Description of the task: Please copy the material word for word, from the line with "In the group" to the end of the material.
------------------------------------------------------------------------
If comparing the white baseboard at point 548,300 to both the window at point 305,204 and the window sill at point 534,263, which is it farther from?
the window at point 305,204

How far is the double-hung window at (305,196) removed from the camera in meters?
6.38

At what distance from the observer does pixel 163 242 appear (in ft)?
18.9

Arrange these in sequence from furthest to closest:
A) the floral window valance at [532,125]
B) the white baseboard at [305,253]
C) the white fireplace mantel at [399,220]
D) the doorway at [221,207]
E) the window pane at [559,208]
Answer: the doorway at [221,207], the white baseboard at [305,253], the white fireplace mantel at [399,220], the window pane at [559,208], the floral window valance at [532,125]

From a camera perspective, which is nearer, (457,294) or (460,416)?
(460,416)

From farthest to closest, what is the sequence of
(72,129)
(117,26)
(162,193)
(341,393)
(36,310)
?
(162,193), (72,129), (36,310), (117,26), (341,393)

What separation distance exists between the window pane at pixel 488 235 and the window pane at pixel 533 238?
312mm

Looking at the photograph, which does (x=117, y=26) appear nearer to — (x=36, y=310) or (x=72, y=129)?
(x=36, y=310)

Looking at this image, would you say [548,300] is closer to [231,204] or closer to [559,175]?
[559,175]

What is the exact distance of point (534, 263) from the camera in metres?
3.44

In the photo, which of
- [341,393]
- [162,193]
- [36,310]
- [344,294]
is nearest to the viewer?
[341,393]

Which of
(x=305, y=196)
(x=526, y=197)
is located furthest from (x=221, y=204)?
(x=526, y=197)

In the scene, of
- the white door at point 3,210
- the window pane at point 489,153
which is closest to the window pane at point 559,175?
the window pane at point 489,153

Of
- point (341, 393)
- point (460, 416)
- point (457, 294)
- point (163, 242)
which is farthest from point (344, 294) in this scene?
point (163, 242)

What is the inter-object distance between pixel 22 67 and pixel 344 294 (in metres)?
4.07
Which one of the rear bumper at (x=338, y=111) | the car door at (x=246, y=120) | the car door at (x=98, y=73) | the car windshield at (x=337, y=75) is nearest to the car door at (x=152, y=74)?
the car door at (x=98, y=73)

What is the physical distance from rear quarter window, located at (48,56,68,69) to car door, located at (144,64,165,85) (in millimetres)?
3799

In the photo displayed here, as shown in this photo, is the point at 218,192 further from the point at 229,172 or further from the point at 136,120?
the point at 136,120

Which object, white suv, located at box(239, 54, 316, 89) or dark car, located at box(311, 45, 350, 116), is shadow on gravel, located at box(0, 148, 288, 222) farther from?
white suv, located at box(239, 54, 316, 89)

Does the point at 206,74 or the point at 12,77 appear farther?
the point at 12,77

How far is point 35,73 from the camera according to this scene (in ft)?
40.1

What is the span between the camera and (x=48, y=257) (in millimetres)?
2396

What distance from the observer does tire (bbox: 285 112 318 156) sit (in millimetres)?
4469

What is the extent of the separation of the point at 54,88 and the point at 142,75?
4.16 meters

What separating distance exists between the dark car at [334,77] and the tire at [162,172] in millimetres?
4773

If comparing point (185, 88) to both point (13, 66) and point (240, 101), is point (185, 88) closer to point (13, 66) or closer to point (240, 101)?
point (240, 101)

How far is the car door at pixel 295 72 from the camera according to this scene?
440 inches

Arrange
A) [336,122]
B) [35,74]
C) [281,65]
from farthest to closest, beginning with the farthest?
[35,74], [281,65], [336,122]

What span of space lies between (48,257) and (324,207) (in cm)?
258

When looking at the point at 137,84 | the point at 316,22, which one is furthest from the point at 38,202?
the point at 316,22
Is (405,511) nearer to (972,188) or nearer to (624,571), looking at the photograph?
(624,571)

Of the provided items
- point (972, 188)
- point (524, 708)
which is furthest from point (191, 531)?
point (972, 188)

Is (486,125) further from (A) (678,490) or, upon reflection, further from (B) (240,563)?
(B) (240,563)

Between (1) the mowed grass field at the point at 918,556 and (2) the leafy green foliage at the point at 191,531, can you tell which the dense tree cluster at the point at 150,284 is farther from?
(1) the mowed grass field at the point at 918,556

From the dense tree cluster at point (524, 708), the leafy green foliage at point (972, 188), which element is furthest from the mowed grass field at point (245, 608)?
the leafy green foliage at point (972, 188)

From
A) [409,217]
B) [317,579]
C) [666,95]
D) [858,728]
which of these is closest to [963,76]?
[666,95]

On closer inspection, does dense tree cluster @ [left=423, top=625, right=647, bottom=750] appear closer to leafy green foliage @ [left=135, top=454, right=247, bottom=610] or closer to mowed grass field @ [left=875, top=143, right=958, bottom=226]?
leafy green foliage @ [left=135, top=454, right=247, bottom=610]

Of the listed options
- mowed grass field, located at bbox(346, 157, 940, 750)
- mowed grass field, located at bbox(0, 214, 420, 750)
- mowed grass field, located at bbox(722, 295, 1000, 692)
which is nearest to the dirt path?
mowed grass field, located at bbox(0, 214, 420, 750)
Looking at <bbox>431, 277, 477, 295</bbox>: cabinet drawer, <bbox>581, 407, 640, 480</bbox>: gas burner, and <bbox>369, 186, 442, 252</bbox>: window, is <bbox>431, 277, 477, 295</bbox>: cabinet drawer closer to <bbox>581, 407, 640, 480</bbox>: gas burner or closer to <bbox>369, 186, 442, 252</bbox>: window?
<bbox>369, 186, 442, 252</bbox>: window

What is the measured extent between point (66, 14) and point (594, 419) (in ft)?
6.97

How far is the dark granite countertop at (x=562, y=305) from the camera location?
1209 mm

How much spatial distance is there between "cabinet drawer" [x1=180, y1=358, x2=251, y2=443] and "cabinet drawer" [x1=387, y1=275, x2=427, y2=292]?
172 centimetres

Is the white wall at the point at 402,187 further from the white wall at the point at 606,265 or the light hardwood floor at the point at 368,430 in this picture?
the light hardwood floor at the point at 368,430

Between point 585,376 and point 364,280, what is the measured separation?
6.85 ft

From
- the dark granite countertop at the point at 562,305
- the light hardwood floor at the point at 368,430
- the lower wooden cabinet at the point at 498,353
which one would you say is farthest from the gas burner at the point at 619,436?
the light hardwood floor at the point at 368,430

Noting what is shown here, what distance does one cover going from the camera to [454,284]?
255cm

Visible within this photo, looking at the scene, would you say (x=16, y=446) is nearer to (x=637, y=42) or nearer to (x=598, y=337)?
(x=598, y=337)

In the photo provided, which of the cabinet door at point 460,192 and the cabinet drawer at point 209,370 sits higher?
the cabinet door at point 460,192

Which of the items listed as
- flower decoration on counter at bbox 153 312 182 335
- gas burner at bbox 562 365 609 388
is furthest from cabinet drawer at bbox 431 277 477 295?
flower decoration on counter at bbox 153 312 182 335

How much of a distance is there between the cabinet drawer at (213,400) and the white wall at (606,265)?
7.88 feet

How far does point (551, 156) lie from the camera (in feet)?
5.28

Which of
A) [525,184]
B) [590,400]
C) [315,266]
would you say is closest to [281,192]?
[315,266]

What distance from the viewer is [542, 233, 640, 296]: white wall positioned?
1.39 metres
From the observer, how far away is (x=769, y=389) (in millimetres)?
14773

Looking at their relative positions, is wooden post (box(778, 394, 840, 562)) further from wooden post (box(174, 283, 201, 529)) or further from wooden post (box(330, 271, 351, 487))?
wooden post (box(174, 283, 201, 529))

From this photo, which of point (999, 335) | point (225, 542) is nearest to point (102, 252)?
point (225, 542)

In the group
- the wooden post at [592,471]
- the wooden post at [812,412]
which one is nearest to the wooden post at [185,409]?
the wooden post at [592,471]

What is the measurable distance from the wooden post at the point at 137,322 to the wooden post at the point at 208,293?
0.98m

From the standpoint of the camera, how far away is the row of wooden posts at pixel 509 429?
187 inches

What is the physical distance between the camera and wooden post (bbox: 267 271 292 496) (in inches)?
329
------------------------------------------------------------------------
Task output:
In the group
- the wooden post at [592,471]
- the wooden post at [812,412]
which one is nearest to the wooden post at [185,409]?
the wooden post at [592,471]

What is the measurable distance from the wooden post at the point at 137,322 to the wooden post at the point at 208,293?
0.98m

From the standpoint of the camera, how far away is the row of wooden posts at pixel 509 429?
187 inches

What is the physical distance between the camera and wooden post (bbox: 267 271 292 496) (in inches)?
329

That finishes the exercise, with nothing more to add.